--- BEGIN Provided passage ---

I believe that this is a matter in which we should be moving co-operatively with the States. I will take up Senator Everett’s suggestion that I write to Mr Hamer about this matter. I would be very happy to have further discussions with him on the question. Certainly, the matters to which Mr Hamer and the Leader of the National Country Party in Victoria have referred are matters which are the subject of the Woodhouse-Meares report, they were dealt with by the National Compensation Bill which is still on the notice paper in the Senate and was considered by the Senate Standing Committee on Constitutional and Legal Affairs. I believe that they should be covered by a national scheme because the problems are problems which affect all the States equally. However, I shall write to Mr Hamer. I hope to have further talks with him or his responsible Minister on whatever proposals he wishes to put forward.

page 1047

QUESTION

ASSISTANCE TO BEEF INDUSTRY

Senator JESSOP:
SOUTH AUSTRALIA

-Does the Minister for Agriculture propose to implement the $152m scheme to assist the beef industry in accordance with the plan suggested by the Industries Assistance Commission recently? If so, when is he likely to take some action with respect to that assistance?

Senator WRIEDT:
ALP

-I feel that I have answered the question two or three times in the last couple of weeks. I can only say again that the Industries Assistance Commission reports have to be considered by the Government. There is a proper procedure which has to be observed. The report was presented only this week. As I indicated in answer to a question asked yesterday, it will probably take about 3 weeks before a recommendation is placed before the Cabinet. I cannot add any more than that.

page 1047

QUESTION

OVERSEAS LOANS

Senator WRIEDT:
ALP

- Mr President, while I am on my feet, may I give the information I was trying to give to Senator Carrick earlier. I now have the document to which I was referring. It sets out the first question asked by Senator Carrick in the Senate on 1 October. The question was as follows:

Will the Minister reaffirm the statement of the Treasurer, as recorded on page 419 of the Senate Hansard of 2 September, that ‘Present plans envisage that only small amounts will be raised overseas in 1 975-76. Small refinancing loans to cover maturing debt are planned together with a borrowing of about $50m for on-lending to the AIDC which is provided for in the Budget’.

--- END Provided passage ---
--- BEGIN Rows ---

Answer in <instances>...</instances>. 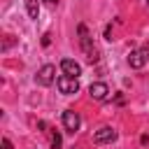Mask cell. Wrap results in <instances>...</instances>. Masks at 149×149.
I'll return each mask as SVG.
<instances>
[{"instance_id":"4fadbf2b","label":"cell","mask_w":149,"mask_h":149,"mask_svg":"<svg viewBox=\"0 0 149 149\" xmlns=\"http://www.w3.org/2000/svg\"><path fill=\"white\" fill-rule=\"evenodd\" d=\"M47 2H49V5H56V2H58V0H47Z\"/></svg>"},{"instance_id":"6da1fadb","label":"cell","mask_w":149,"mask_h":149,"mask_svg":"<svg viewBox=\"0 0 149 149\" xmlns=\"http://www.w3.org/2000/svg\"><path fill=\"white\" fill-rule=\"evenodd\" d=\"M147 61H149V47L135 49V51H130V56H128V65H130V68H135V70L144 68V63H147Z\"/></svg>"},{"instance_id":"30bf717a","label":"cell","mask_w":149,"mask_h":149,"mask_svg":"<svg viewBox=\"0 0 149 149\" xmlns=\"http://www.w3.org/2000/svg\"><path fill=\"white\" fill-rule=\"evenodd\" d=\"M47 133L51 140V149H61V133H56V130H47Z\"/></svg>"},{"instance_id":"5b68a950","label":"cell","mask_w":149,"mask_h":149,"mask_svg":"<svg viewBox=\"0 0 149 149\" xmlns=\"http://www.w3.org/2000/svg\"><path fill=\"white\" fill-rule=\"evenodd\" d=\"M79 114L74 112V109H65L63 112V126H65V130L68 133H77L79 130Z\"/></svg>"},{"instance_id":"7a4b0ae2","label":"cell","mask_w":149,"mask_h":149,"mask_svg":"<svg viewBox=\"0 0 149 149\" xmlns=\"http://www.w3.org/2000/svg\"><path fill=\"white\" fill-rule=\"evenodd\" d=\"M56 84H58V91L65 93V95H72V93L79 91V81H77V77H68V74H63V77H58Z\"/></svg>"},{"instance_id":"9c48e42d","label":"cell","mask_w":149,"mask_h":149,"mask_svg":"<svg viewBox=\"0 0 149 149\" xmlns=\"http://www.w3.org/2000/svg\"><path fill=\"white\" fill-rule=\"evenodd\" d=\"M26 12H28L30 19H37V14H40V5H37V0H26Z\"/></svg>"},{"instance_id":"277c9868","label":"cell","mask_w":149,"mask_h":149,"mask_svg":"<svg viewBox=\"0 0 149 149\" xmlns=\"http://www.w3.org/2000/svg\"><path fill=\"white\" fill-rule=\"evenodd\" d=\"M54 77H56V68H54V65H42V68L37 70V74H35V81H37L40 86H49V84L54 81Z\"/></svg>"},{"instance_id":"3957f363","label":"cell","mask_w":149,"mask_h":149,"mask_svg":"<svg viewBox=\"0 0 149 149\" xmlns=\"http://www.w3.org/2000/svg\"><path fill=\"white\" fill-rule=\"evenodd\" d=\"M116 140V130L112 126H102L93 133V142L95 144H107V142H114Z\"/></svg>"},{"instance_id":"8992f818","label":"cell","mask_w":149,"mask_h":149,"mask_svg":"<svg viewBox=\"0 0 149 149\" xmlns=\"http://www.w3.org/2000/svg\"><path fill=\"white\" fill-rule=\"evenodd\" d=\"M79 33H81V49L86 51L88 61H91V63H95V61H98V51H95V47L91 44V37L86 35V28H84V26H79Z\"/></svg>"},{"instance_id":"ba28073f","label":"cell","mask_w":149,"mask_h":149,"mask_svg":"<svg viewBox=\"0 0 149 149\" xmlns=\"http://www.w3.org/2000/svg\"><path fill=\"white\" fill-rule=\"evenodd\" d=\"M88 93H91V98H95V100H105V98H107V93H109V88H107V84L95 81V84H91V86H88Z\"/></svg>"},{"instance_id":"8fae6325","label":"cell","mask_w":149,"mask_h":149,"mask_svg":"<svg viewBox=\"0 0 149 149\" xmlns=\"http://www.w3.org/2000/svg\"><path fill=\"white\" fill-rule=\"evenodd\" d=\"M2 149H12V142H9V140H7V137H5V140H2Z\"/></svg>"},{"instance_id":"52a82bcc","label":"cell","mask_w":149,"mask_h":149,"mask_svg":"<svg viewBox=\"0 0 149 149\" xmlns=\"http://www.w3.org/2000/svg\"><path fill=\"white\" fill-rule=\"evenodd\" d=\"M61 70H63L68 77H79V74H81V65H79L77 61H72V58H63V61H61Z\"/></svg>"},{"instance_id":"7c38bea8","label":"cell","mask_w":149,"mask_h":149,"mask_svg":"<svg viewBox=\"0 0 149 149\" xmlns=\"http://www.w3.org/2000/svg\"><path fill=\"white\" fill-rule=\"evenodd\" d=\"M49 42H51V37H49V35H44V37H42V44H44V47H49Z\"/></svg>"}]
</instances>
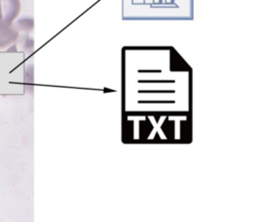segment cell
<instances>
[{"label":"cell","instance_id":"cell-1","mask_svg":"<svg viewBox=\"0 0 253 222\" xmlns=\"http://www.w3.org/2000/svg\"><path fill=\"white\" fill-rule=\"evenodd\" d=\"M19 6V0H0V23L13 20L18 13Z\"/></svg>","mask_w":253,"mask_h":222}]
</instances>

--- END Rows ---

Please carry on the Senate question-time transcript from its final sentence.

◆ **Result of this task**
The answer is:

Yes. Present plans with regard to overseas borrowing are as stated in the answers to questions provided by the Acting Treasurer. The anticipated overseas borrowing activities of the Government are for small refinancing loans to cover maturing debt and for a borrowing of about $50m for onlending to the AIDC. In addition, there are expected to be small net borrowings on behalf of the Australian National Airlines Commission and Qantas Airways Limited. These were also mentioned in the answers provided on 2 September by the Acting Treasurer- under the section dealing with net drawings under credit arrangements.

page 1048

QUESTION

RURAL SUBSIDIES

Senator WALSH:
WESTERN AUSTRALIA

– Has the Leader of the Government seen the 10 September issue of the highly reputable Primary Industry Newsletter in which the Deputy Leader of the National Country Party promised that a coalition government would provide a number of very expensive agricultural and other subsidies? Can the Minister say what these promises would cost? Were they accounted for in the shadow Budget and, if not, were Mr Sinclair’s extra alternative budgetary promises an aberration or is it normal for Opposition shadow Ministers to peddle a different set of lies to each vested interest group?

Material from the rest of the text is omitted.